PARTS OF THE EXERCISE
1/ Answer these from the sliding-mechanism text:
(a) Which unit of the mobile phone has the liquid crystal display?
(b) By what coupling pins are the first and second A-rollers mounted to the base plate?
(c) Which connection member is longer in the direction of the movement axis?
2/ Reproduce the sliding-mechanism text word for word, from "The second connection member 40 extends" up to and including "second spring 80.".

PROVIDED TEXT
==============================

FIG. 10 is a top view schematically illustrating a conventional sliding mechanism for use in a mobile phone.

DETAILED DESCRIPTION OF EMBODIMENTS OF THE INVENTION

FIG. 1 illustrates a mobile phone that can incorporate various features and embodiments of the invention. In addition to mobile phones, the features and embodiments of the invention can be applied to other portable electronic devices including, but not limited to, hand-held computers, PDAs, calculators, electronic schedulers, electronic dictionaries, portable radio receivers, portable television receivers, portable telecommunication devices, etc.
The illustrated mobile phone 12 includes a first unit 14 with a keypad and a second unit 16 with a liquid crystal display. As shown, a number of buttons may be disposed on the second unit 16. Referring collectively to FIGS. 1, 2 (a), 2 (b) and 2 (c), the first unit 14 and the second unit 16 are combined together one atop the other in such a manner that the second unit 16 can make a linear sliding movement with respect to the first unit 14 along an axis of movement 100 between a first open position (see FIG. 1) and a second closed position (see FIG. 2).
Referring to FIGS. 1, 2 (a), 2 (b) and 2 (c), one embodiment of the present invention includes a first connection member 20 attached to the first unit 14 of the mobile phone 12, a second connection member 40 attached to the second unit 16 of the mobile phone 12, and a first resilient member or spring 70 and a second resilient member or spring 80 disposed along the axis of movement 100. The first connection member 20, which is of a generally rectangular plate shape, includes a base plate 22 and first and second flank walls 26, 27 extending along the opposite sides of the base plate 22 in a parallel relationship with the axis of movement 100 and protruding a short distance toward the second unit 16.
First and second A-rollers 30, 32 are mounted to the base plate 22 by virtue of coupling pins 31, 33 so that they can face the second connection member 40. The first and second A-rollers 30, 32 are arranged closer to the first flank wall 26 than the second flank wall 27 and are adjoined to each other in a parallel relationship with the axis of movement 100. Coupled to the first A-roller 30 is a first A-coupling part 78 of the first spring 70 set forth below. Similarly, coupled to the second A-roller 32 is a second A-coupling part 88 of the second spring 80 described infra.
Elongated mounting grooves 261, 271 are respectively provided on the first and second flank walls 26, 27 in a confronting relationship with each other and in parallel to the axis of movement 100. First and second guides 50, 52 are inserted into and fitted to each of the elongated mounting grooves 261, 271. The first and second guides 50, 52 are respectively provided with first and second coupling guidance grooves 501, 521 that extend in a confronting relationship with each other and in parallel to the axis of movement 100. Slidably fitted to the first and second coupling guidance grooves 501, 521 are first and second insertion wings 42, 43 of the second connection member 40 explained later.
The second connection member 40 extends in a direction of the movement axis 100 and has a generally rectangular plate configuration. The length of the second connection member 40 in the direction of the movement axis 100 is greater than that of the first connection member 20. The second connection member 40 is kept in a spaced-apart confronting relationship with the base plate 22, thus providing a space for accommodation of the first spring 70 and the second spring 80.

==============================

DATA SECTION
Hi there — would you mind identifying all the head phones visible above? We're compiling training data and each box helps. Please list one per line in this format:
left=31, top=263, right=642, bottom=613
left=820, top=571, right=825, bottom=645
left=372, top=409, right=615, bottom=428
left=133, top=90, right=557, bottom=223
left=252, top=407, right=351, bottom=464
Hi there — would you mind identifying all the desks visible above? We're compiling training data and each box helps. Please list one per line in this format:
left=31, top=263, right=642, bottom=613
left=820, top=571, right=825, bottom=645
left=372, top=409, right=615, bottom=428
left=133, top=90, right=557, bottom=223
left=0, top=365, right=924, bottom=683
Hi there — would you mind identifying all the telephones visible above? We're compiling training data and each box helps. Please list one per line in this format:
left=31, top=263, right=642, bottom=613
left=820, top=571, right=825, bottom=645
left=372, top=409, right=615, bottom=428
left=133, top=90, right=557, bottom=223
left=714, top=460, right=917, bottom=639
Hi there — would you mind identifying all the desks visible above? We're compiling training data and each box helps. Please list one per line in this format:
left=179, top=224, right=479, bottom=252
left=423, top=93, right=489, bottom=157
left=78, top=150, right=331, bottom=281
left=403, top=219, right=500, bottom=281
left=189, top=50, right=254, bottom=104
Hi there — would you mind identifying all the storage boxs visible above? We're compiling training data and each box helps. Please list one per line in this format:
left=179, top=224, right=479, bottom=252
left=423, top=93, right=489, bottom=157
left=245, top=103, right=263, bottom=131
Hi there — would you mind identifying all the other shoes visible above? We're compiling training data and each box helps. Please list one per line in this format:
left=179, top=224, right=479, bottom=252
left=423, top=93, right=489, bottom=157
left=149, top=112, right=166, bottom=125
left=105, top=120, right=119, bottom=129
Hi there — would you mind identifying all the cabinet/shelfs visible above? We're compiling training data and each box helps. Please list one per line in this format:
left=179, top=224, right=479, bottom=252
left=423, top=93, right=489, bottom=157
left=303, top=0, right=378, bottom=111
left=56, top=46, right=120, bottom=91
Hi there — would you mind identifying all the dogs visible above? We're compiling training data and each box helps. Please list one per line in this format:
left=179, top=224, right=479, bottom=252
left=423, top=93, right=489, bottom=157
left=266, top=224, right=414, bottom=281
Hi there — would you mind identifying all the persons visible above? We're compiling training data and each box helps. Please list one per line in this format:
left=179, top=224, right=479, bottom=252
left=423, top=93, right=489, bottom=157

==============================

ANSWERS GIVEN
1/
(a) The second unit 16.
(b) Coupling pins 31, 33.
(c) The second connection member 40.

2/
The second connection member 40 extends in a direction of the movement axis 100 and has a generally rectangular plate configuration. The length of the second connection member 40 in the direction of the movement axis 100 is greater than that of the first connection member 20. The second connection member 40 is kept in a spaced-apart confronting relationship with the base plate 22, thus providing a space for accommodation of the first spring 70 and the second spring 80.